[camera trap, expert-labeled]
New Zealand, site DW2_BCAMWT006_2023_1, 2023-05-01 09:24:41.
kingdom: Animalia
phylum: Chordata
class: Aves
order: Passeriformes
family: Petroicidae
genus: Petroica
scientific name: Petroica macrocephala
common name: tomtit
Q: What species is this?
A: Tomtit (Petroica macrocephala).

■ ■ ■

What you return should match, exactly, the stretch of the listing above that runs from the line with "scientific name: Petroica macrocephala" to its last line.

Task solution:
scientific name: Petroica macrocephala
common name: tomtit
Q: What species is this?
A: Tomtit (Petroica macrocephala).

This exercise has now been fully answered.